**Raw lines:**
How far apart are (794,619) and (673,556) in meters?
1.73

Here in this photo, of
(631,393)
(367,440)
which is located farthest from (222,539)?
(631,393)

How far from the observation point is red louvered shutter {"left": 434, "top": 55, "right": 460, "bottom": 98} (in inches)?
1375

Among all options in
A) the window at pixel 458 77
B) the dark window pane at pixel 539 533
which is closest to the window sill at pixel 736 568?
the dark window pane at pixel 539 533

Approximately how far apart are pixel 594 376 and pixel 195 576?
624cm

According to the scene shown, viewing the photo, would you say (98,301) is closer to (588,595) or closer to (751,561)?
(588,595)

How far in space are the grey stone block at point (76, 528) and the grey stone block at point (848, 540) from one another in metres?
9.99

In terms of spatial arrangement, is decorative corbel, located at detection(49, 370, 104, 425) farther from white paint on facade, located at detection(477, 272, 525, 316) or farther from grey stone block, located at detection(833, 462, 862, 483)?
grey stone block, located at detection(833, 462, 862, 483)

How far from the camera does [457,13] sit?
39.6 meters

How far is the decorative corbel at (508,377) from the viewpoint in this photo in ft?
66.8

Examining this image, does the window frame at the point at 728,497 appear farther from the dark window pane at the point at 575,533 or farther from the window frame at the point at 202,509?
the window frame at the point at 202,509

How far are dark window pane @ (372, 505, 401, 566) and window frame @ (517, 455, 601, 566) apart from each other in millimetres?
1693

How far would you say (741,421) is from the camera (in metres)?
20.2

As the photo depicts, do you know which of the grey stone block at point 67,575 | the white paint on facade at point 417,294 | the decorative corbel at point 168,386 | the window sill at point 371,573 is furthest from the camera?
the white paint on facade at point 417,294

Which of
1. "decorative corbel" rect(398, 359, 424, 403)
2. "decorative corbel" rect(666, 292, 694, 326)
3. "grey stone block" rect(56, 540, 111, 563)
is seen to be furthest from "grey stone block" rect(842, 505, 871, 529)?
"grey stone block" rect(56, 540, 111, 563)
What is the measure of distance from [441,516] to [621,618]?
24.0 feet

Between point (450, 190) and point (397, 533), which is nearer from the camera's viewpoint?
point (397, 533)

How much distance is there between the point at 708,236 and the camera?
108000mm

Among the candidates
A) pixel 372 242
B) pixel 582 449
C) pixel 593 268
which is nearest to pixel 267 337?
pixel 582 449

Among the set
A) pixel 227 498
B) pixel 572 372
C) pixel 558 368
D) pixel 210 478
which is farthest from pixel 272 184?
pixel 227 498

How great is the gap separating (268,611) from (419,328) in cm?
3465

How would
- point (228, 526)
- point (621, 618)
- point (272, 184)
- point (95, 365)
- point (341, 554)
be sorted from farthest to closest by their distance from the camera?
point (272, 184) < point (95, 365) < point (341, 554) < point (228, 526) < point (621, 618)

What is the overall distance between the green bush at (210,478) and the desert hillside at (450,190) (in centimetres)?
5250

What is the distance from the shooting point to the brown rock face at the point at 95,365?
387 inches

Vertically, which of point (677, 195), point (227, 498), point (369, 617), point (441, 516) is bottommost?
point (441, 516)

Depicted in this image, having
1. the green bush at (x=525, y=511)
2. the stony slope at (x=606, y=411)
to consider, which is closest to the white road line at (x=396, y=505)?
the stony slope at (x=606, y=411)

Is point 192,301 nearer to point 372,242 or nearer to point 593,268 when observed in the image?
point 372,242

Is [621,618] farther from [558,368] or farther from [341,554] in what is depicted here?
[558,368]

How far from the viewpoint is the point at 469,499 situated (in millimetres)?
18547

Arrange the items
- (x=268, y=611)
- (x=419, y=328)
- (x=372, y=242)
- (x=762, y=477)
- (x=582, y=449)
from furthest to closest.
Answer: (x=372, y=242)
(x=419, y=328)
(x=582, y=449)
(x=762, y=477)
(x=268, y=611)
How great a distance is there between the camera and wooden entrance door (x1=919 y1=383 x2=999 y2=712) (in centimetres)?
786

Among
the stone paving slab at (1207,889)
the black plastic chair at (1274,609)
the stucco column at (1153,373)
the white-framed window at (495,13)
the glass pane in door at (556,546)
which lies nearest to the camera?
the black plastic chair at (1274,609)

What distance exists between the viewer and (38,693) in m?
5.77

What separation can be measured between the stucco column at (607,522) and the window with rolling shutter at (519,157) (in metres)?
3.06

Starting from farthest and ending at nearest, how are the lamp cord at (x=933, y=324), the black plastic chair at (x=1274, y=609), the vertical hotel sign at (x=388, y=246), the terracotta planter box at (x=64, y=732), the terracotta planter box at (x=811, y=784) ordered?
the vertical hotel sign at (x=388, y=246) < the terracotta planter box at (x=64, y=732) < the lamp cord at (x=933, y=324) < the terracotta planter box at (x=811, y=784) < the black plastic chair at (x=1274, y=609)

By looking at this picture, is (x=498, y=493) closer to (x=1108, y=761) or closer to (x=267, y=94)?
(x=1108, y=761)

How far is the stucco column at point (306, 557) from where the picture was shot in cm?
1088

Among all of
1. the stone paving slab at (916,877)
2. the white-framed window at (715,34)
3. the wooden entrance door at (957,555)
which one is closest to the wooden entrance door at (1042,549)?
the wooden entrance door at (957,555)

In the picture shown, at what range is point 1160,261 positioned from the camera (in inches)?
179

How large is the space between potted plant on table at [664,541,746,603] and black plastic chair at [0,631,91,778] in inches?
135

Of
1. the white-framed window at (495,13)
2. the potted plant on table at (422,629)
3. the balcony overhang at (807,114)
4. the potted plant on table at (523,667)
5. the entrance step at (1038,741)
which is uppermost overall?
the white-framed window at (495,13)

**What needs to be done:**
Render the lines above as a Markdown table with columns "Row" and "Line," starting from the line with "What separation can" and going up to and including the last line. Number each row and leave out blank lines.

**Result of this exercise:**
| Row | Line |
|---|---|
| 1 | What separation can be measured between the stucco column at (607,522) and the window with rolling shutter at (519,157) (in metres)? |
| 2 | 3.06 |
| 3 | Starting from farthest and ending at nearest, how are the lamp cord at (x=933, y=324), the black plastic chair at (x=1274, y=609), the vertical hotel sign at (x=388, y=246), the terracotta planter box at (x=64, y=732), the terracotta planter box at (x=811, y=784) ordered? |
| 4 | the vertical hotel sign at (x=388, y=246) < the terracotta planter box at (x=64, y=732) < the lamp cord at (x=933, y=324) < the terracotta planter box at (x=811, y=784) < the black plastic chair at (x=1274, y=609) |
| 5 | By looking at this picture, is (x=498, y=493) closer to (x=1108, y=761) or closer to (x=267, y=94)? |
| 6 | (x=1108, y=761) |
| 7 | How far is the stucco column at point (306, 557) from where the picture was shot in cm? |
| 8 | 1088 |
| 9 | Among all of |
| 10 | 1. the stone paving slab at (916,877) |
| 11 | 2. the white-framed window at (715,34) |
| 12 | 3. the wooden entrance door at (957,555) |
| 13 | which one is closest to the wooden entrance door at (1042,549)? |
| 14 | the wooden entrance door at (957,555) |
| 15 | In the picture shown, at what range is point 1160,261 positioned from the camera (in inches)? |
| 16 | 179 |
| 17 | How large is the space between potted plant on table at [664,541,746,603] and black plastic chair at [0,631,91,778] in inches? |
| 18 | 135 |
| 19 | Of |
| 20 | 1. the white-framed window at (495,13) |
| 21 | 2. the potted plant on table at (422,629) |
| 22 | 3. the balcony overhang at (807,114) |
| 23 | 4. the potted plant on table at (523,667) |
| 24 | 5. the entrance step at (1038,741) |
| 25 | which is uppermost overall? |
| 26 | the white-framed window at (495,13) |